**Exercise objective:** Copy out the rows word for word, starting with the line containing "At what depth" and ending with the last line of the rows, both included.

Start Records for this task

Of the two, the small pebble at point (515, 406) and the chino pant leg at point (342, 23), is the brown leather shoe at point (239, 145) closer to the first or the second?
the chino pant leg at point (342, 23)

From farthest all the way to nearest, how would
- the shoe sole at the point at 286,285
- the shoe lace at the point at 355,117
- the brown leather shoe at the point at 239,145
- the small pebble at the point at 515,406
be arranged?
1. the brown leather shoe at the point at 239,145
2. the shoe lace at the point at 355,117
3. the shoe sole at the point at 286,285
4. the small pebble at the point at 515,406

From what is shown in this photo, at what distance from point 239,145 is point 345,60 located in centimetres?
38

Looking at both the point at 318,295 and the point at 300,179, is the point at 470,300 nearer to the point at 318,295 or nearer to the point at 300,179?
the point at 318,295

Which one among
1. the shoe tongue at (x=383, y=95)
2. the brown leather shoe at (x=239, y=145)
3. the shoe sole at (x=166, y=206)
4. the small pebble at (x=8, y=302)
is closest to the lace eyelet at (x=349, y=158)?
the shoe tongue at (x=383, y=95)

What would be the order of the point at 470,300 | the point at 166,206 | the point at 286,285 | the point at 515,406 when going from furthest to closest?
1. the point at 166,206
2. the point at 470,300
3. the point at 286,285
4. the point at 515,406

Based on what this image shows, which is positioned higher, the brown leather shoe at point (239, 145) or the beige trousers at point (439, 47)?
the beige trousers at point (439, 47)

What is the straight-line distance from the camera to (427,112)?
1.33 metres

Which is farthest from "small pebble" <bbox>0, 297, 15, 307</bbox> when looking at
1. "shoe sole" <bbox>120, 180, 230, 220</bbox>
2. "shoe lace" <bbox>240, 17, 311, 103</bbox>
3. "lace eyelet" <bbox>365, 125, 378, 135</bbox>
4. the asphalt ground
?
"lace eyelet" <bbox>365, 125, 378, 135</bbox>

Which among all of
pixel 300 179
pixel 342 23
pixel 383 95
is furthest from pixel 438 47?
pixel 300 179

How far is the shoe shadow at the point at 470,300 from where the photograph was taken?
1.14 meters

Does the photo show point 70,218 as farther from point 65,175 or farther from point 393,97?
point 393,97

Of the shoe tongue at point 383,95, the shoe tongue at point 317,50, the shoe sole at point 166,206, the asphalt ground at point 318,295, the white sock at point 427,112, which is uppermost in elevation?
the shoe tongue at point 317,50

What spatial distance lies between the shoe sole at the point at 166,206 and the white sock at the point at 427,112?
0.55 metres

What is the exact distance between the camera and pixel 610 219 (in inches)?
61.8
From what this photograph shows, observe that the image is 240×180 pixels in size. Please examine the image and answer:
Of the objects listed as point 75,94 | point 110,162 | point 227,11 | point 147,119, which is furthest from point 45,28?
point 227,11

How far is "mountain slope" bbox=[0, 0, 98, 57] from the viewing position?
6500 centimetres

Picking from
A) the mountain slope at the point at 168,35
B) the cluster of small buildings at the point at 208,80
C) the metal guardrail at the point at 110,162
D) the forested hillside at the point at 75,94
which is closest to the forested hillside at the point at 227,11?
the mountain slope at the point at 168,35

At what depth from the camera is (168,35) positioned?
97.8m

End Records for this task

**Finished exercise:**
At what depth from the camera is (168,35) positioned?
97.8m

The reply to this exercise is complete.